The grave economic implications that Iranian nuclear capabilities will have for Israel’s economy are horrifying. A nuclear arms race will add tens of billions of dollars to the defense budget, at the expense of developing the economy. One government body has already prepared a scenario for the day after Iran acquires a nuclear bomb: Foreign investors fleeing, Israeli investors taking their money and assets out of the homeland, and the grim and frightened national mood paralyzing production.
On the other hand, an Israel-Palestinian agreement would serve as a lever for orchestrated global activity – and possibly military action as a last resort – against the Iranian nuclear program. This will enable us to save tens of billions of dollars.

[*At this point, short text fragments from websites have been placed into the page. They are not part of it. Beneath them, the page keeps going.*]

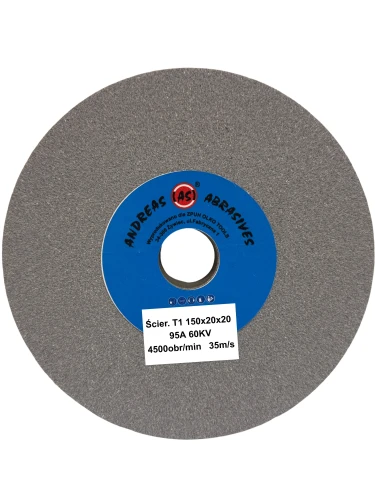 150x20x20 95a60kv.webp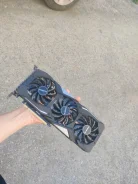 GeForce GTX 1660 SUPER ����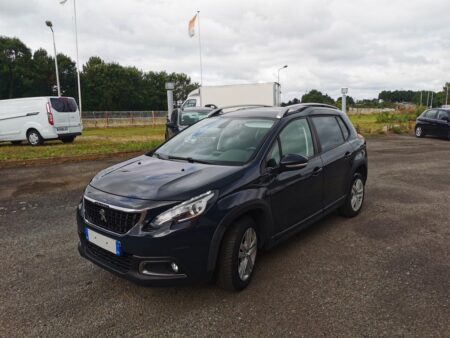 peugeot-2008-1.2-ptech-110-ch-signature-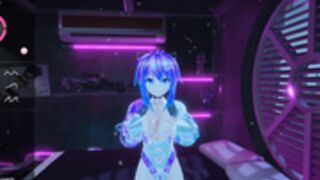 projektmelody 2020-02-21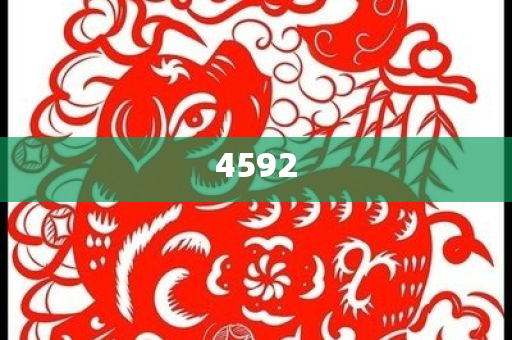山東友道化工廠爆炸前后,系統(tǒng)分析、專家解讀解釋與落實(shí)-拒絕虛假的表面光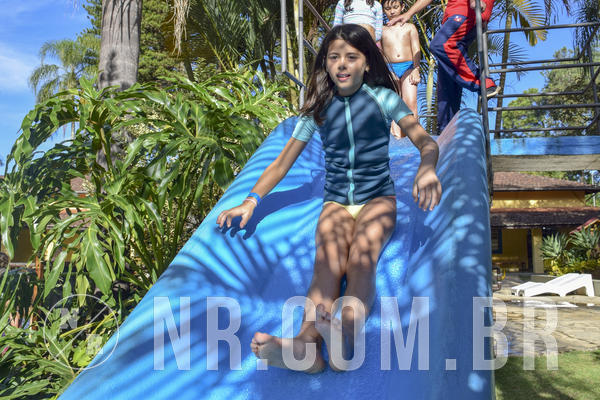 Buy your photos of the eventNR1 - English & Action - 07 a 09/06/19 on Fotop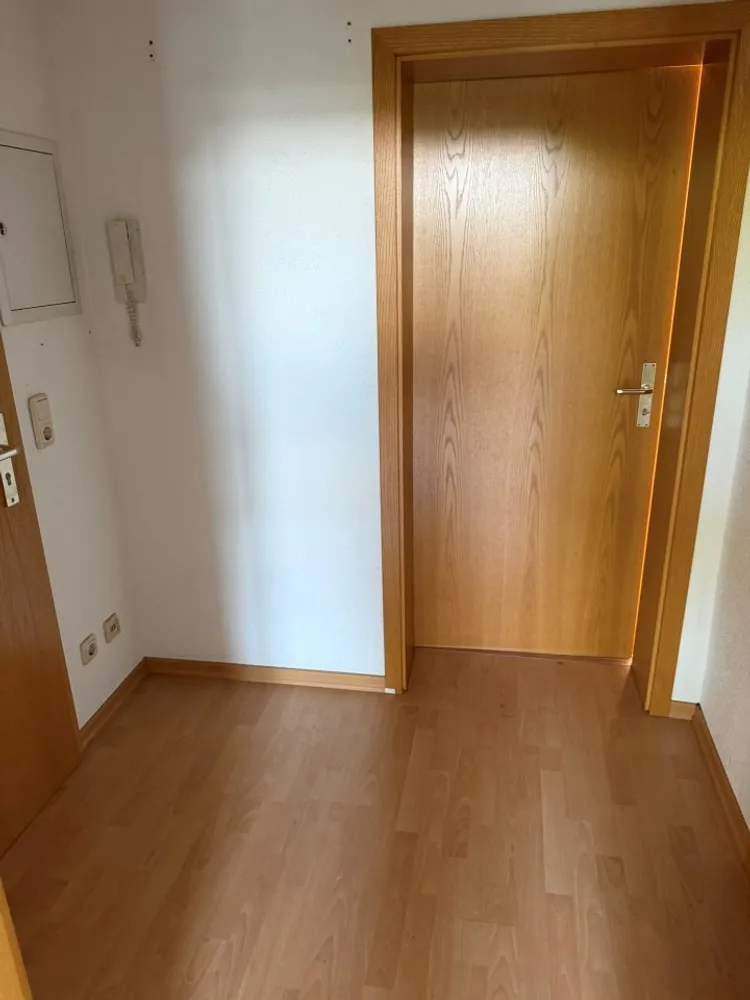 2 Zimmer Wohnung mit 55 m² in Plauen – Bild 10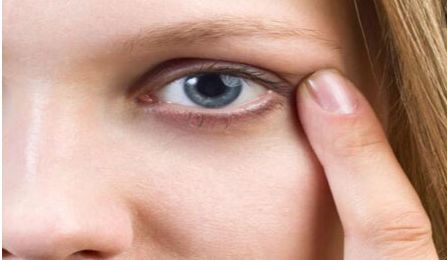 河南省人民醫(yī)院整形外科醫(yī)生推薦！選三個人氣旺盛的，有真實(shí)好評的隆鼻案例供參考！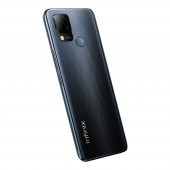 Infinix Hot 10T 128 GB (Infinix Türkiye Garantili) - 4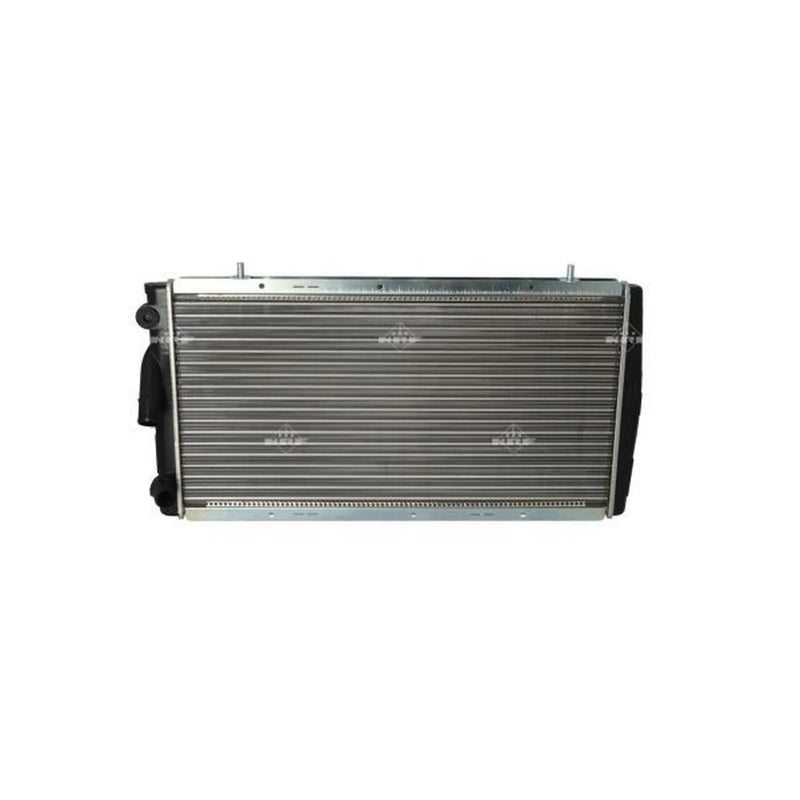 NRF Engine Radiator 58111A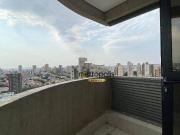 Apartamento com 2 dormitórios à venda, 156 m² por R$...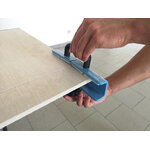 separateur-carreaux-epais-sigma-2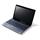 Notebook ACER Aspire 5750G-2314G1TMnrr 15,6"LED Core i3-2310M 4GB 1TB DVD±RW, GF 520M s 1GB, WiFi BT CAM W7HP-64bit 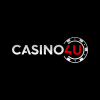 Casino4u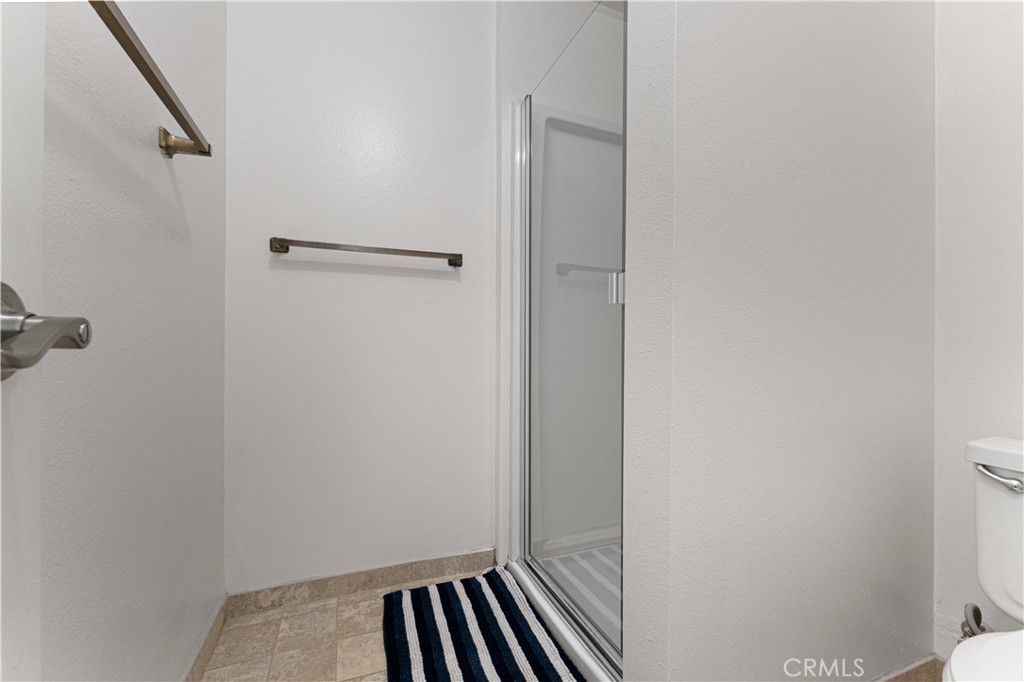 11337 Nebraska Avenue 305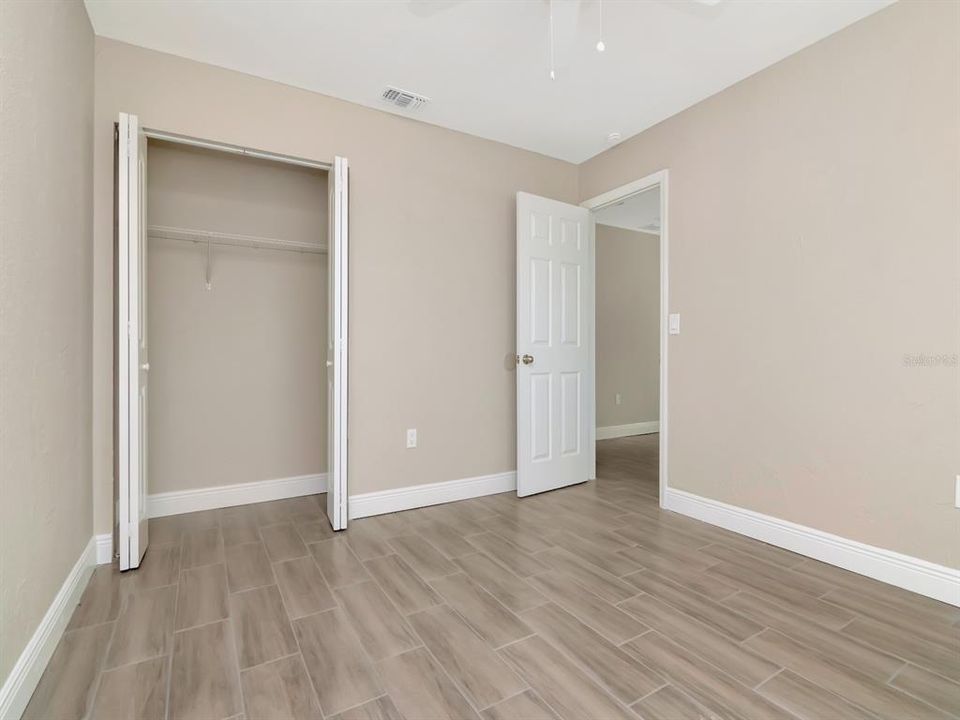 For Sale: $599,900 (6 beds, 0 baths, 2036 Square Feet)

Such deal will also open up the giant markets of rich Gulf states, which are desperate for the kinds of products and services Israel specializes in, ranging from right-to-left software systems to salt water purifiers for desert springs.
Communism’s collapse in the late 1980s granted Israel an incredible gift in the form of the massive immigration from the former Soviet Union and the opening of export markets that were off limits for dozens of years. Israeli governments and the business sector managed to take advantage of the opportunity and completely change the face of our economy. Within about 12 years, we went up from a $10,000 per capita GDP to $20,000 per capita GDP.
Later we turned from a state that owes money to foreigners and contends with a foreign currency shortage to a country that foreigners owe money to, and that has foreign currency surpluses. Our economic, rather than military, independence is full by now.
The 2007-2008 crisis again grants Israel an incredible opportunity, this time in respect to competing against the developed world; the crisis undermined its pillars and posed deep trouble for it. Will we be foolish enough to miss out on this opportunity?